Today, while he still looks capable of terrorizing an opposing running back, Tippeconnic has settled into his “real” life in Albuquerque, N.M. He’s a successful high school teacher, coach, and father who has an insatiable thirst for knowledge and a deep yearning to explore his diverse roots – half Comanche, half Danish.

“Well, I’m quite sure I’m the only registered member of my tribe that has that mix,” Tippeconnic said, laughing. “I’m extremely proud of my Native American heritage, but I also love the other side of my life, the Nordic side. I’ve grown up learning to appreciate life from many viewpoints, and that has helped me grow.”

Tippeconnic (the name means “Stone House” in Comanche) had no choice but to learn how to live in both worlds. His father, Norman, worked for the Bureau of Indian Affairs, and the family often lived on reservations. Because of his light skin and red hair, Tippeconnic was not accepted by Native American kids. And when he was off the reservations, life offered different challenges.

“In the Indian world, I look like a white guy, and for kids who grow up reservations, that makes it tough,” he said. “I was in fights all the time. I had to learn to fight my way out of a corner and learn how to run fast, just to survive.

“Conversely, when I’m in the mainstream world, I don’t look Indian and I get judged differently. But it really gave me a wonderful education. I grew up with great core values, and I’ve learned to successfully navigate my way around in a diverse world.”

CSU drum group inspirational

Tippeconnic had always been proud of his unique heritage, but his spiritual awakening began when he joined a drum group called the Broken Heart Singers during his senior year at CSU. It was there that he learned to drum and sing Native American songs.

“When I was first invited to sit down with the drum, I fell in love with it – it really brought me back to my roots,” he said. “Getting involved with Native American Student Services at CSU was one of the greatest things I did in college. I loved traveling around to powwows in the region. It was a really great outlet to say, ‘It’s OK to be who you are.’ ”

Another important revelation was that several Native American students in the group were pursuing graduate degrees – something he had never considered. Twenty years later, he needs only to write his dissertation to complete his Ph.D. in history at the University of New Mexico.

Shares his love of history

All of those experiences – from playing college football, to singing and drumming, to joining other successful Native American students at CSU – have helped make him a beloved teacher at Albuquerque Academy, a private school renowned for producing numerous scholars. Andy Watson, the Head of the School, said Tippeconnic is a valued member of the history faculty.
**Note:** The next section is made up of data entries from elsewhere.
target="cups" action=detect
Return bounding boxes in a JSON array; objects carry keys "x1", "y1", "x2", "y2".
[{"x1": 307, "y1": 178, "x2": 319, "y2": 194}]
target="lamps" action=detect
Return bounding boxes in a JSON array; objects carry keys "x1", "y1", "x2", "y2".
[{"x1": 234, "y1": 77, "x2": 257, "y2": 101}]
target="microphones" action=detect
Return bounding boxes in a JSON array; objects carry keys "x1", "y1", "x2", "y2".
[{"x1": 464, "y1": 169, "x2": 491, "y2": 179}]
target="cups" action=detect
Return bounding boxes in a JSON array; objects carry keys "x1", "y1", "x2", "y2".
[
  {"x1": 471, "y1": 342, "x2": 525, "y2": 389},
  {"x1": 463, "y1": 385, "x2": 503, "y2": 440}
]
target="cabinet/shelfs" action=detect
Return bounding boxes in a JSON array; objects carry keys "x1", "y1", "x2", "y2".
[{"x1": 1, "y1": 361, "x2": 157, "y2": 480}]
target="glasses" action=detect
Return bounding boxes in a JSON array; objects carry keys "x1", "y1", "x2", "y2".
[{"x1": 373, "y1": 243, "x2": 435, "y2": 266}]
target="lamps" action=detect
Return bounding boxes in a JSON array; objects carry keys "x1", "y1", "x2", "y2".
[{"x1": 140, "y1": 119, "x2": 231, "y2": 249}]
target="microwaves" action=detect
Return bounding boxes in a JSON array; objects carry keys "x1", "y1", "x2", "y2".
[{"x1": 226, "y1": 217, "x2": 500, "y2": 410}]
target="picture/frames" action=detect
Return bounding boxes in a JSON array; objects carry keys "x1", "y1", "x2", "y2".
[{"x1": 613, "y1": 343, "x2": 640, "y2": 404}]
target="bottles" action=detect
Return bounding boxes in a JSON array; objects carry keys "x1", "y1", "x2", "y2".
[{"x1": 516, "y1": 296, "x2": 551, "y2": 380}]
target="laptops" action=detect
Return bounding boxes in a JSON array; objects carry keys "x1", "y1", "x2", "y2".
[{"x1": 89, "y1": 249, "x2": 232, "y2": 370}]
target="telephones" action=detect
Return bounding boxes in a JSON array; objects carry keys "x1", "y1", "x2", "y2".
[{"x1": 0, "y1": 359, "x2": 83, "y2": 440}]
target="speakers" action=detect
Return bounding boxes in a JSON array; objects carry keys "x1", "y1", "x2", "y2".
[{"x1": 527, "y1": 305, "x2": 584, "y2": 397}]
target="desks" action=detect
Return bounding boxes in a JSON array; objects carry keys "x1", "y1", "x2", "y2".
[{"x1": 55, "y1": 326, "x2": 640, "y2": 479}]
“I would say that Eric is an ideal combination of role models for our students,” said Watson, who oversees Albuquerque Academy’s 1,000 students in grades 6 through 12. “He provides a role model as a coach (basketball and football in lower grades), and is a role model for those seeking the highest level of academic achievement. He brings his unique cultural perspective to the classroom every day and enriches the lives of our students.”

World traveler

Tippeconnic began traveling at an early age to Denmark with his mother, Kirsten, and that led to a passion for international travel. He has shared that passion with his students over the years, serving as sponsor/chaperone for numerous adventures in other countries.
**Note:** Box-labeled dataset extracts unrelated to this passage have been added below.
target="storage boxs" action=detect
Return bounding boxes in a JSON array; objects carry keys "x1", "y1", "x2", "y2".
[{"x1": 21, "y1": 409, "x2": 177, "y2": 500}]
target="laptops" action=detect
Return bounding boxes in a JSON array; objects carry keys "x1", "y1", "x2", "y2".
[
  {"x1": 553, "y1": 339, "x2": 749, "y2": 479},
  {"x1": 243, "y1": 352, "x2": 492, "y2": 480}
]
He also has remained active in drumming, and last year received National Endowment for the Humanities funding to study the Pearl Harbor Memorial in a weeklong workshop. In the coming years, he hopes to begin a labor of love, becoming the first professionally trained member of his tribe to write a history of the Comanche.

Freedom Bowl reunion sparks memories

Tippeconnic returned to CSU in October for a reunion of the Freedom Bowl team, and he said it brought back a flood of memories.
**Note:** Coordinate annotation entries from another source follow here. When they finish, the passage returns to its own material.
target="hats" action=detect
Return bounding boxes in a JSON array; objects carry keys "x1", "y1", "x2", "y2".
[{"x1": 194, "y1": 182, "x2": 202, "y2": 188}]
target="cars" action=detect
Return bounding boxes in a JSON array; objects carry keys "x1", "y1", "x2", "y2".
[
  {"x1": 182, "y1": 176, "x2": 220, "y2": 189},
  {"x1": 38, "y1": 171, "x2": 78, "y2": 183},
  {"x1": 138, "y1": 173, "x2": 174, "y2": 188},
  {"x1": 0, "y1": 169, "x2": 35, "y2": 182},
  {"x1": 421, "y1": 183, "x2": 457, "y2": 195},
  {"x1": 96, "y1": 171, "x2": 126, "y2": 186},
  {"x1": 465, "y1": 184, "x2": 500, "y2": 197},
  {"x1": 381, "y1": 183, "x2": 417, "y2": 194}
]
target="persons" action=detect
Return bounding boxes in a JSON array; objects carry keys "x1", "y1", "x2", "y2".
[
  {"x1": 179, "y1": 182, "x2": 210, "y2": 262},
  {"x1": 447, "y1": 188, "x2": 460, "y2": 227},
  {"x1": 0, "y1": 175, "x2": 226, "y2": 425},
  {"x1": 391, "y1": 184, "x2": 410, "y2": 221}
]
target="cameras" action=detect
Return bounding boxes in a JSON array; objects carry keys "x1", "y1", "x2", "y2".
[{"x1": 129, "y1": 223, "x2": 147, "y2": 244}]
“When I saw all of those guys I played with, it was like we had never left,” he said. “I remember everything about those days – the camaraderie, the friendships, the good times, the bad times. I can’t tell you how incredible it felt to beat an undefeated Wyoming team, to go to a bowl game and to beat a very good Oregon team.

“The bond created by that experience was instant and lasting. I’ll never forget it.”